Transcribe the section of the aquatic biomes text starting with "Even if the" and going on through "of the environment.".
-------- Text excerpt --------
Like terrestrial biomes, aquatic biomes are influenced by a series of abiotic factors.

The aquatic medium-water- has different physical and chemical properties than air, however.
Even if the water in a pond or other body of water is perfectly clear (there are no suspended particles), water, on its own, absorbs light.

As one descends into a deep body of water, there will eventually be a depth which the sunlight cannot reach. While there are some abiotic and biotic factors in a terrestrial ecosystem that might obscure light (like fog, dust, or insect swarms), usually these are not permanent features of the environment.

Light in aquatic biomes

The importance of light in aquatic biomes is
central to the communities of organisms
found in both freshwater and marine
ecosystems. In freshwater systems,
stratification due to differences in density
is perhaps the most critical abiotic factor
and is related to the energy aspects of light.

The thermal properties of water (rates of heating and cooling) are significant to the function of marine systems and have major impacts on global climate and weather patterns. Marine systems are also influenced by large- scale physical water movements, such as currents; these are less important in most freshwater lakes.

The ocean is the largest marine biome. It is a continuous body of salt water that is relatively uniform in chemical composition; it is a weak solution of mineral salts and decayed biological matter.

Within the ocean, coral reefs are a second kind of marine biome. Estuaries, coastal areas where salt water and fresh water mix, form a third unique marine biome.

The intertidal zone, which is the zone between
high and low tide, is the oceanic region that is
closest to land. It can be rocky, muddy or a
sandy beach.

The intertidal zone is an extremely variable
environment because of tides. Therefore, living
things that thrive in the intertidal zone are
adapted to being dry for long periods of time. The shore of the intertidal zone is also repeatedly struck by waves, and the organisms found there are adapted to withstand damage from the pounding action of the waves.
-------- Provided material --------
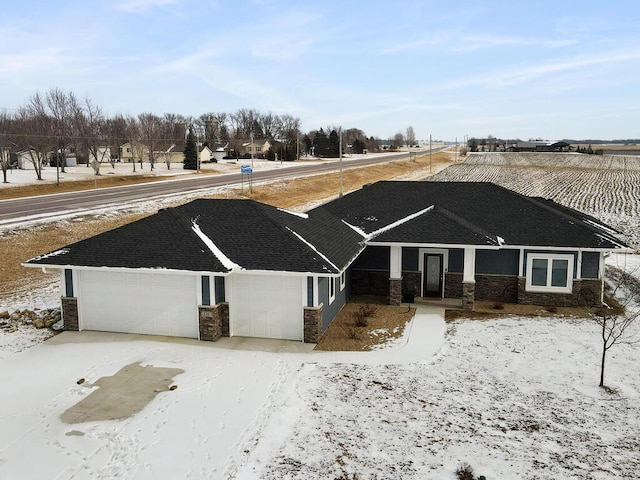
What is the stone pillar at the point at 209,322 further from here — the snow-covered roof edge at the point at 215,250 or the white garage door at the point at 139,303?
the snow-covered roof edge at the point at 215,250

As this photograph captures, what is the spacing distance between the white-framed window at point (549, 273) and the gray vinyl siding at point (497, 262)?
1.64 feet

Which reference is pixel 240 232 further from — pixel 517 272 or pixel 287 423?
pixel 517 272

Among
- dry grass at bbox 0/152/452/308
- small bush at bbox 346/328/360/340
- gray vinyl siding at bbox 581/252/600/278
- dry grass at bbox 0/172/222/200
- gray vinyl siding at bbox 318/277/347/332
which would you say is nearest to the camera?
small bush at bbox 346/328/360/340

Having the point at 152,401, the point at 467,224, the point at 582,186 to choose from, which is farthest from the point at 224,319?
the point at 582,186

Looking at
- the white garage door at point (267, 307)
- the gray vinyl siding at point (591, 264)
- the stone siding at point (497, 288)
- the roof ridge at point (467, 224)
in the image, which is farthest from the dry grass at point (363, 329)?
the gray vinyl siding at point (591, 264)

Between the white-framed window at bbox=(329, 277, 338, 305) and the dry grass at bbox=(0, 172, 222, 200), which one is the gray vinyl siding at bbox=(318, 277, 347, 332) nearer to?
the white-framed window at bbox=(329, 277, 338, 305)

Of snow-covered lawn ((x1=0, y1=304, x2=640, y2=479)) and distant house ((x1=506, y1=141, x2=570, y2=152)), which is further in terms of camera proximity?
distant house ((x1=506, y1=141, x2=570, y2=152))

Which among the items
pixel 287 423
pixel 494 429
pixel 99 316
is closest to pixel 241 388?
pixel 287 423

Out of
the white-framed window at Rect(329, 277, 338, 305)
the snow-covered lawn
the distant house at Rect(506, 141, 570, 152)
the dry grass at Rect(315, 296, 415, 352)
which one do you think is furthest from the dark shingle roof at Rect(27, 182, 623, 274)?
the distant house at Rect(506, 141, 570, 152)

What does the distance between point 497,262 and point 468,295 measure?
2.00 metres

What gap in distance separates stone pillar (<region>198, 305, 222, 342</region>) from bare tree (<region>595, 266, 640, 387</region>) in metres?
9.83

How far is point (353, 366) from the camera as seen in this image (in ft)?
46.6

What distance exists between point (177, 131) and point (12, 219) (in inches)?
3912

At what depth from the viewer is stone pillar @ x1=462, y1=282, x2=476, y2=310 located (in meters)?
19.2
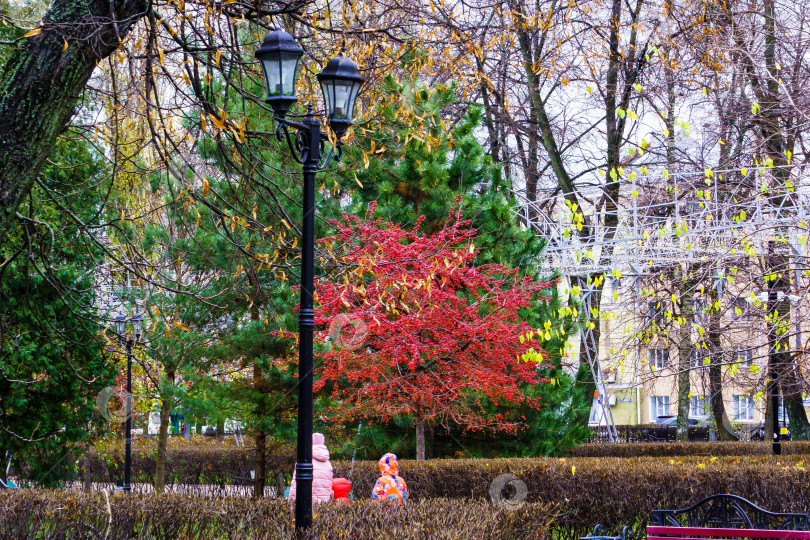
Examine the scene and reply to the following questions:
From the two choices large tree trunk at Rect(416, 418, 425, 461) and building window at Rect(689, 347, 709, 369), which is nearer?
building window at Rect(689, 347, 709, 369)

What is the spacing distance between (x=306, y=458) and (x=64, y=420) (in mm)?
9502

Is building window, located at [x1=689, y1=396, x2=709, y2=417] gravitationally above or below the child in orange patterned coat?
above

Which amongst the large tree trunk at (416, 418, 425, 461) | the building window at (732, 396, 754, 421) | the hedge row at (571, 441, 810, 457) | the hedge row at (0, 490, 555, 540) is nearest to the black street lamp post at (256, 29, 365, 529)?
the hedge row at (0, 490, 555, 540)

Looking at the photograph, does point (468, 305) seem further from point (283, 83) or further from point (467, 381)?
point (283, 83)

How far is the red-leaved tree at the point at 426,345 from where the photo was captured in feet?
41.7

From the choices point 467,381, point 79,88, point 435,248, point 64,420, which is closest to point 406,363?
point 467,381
--------
▸ **Task response**
Even if the water in a pond or other body of water is perfectly clear (there are no suspended particles), water, on its own, absorbs light.

As one descends into a deep body of water, there will eventually be a depth which the sunlight cannot reach. While there are some abiotic and biotic factors in a terrestrial ecosystem that might obscure light (like fog, dust, or insect swarms), usually these are not permanent features of the environment.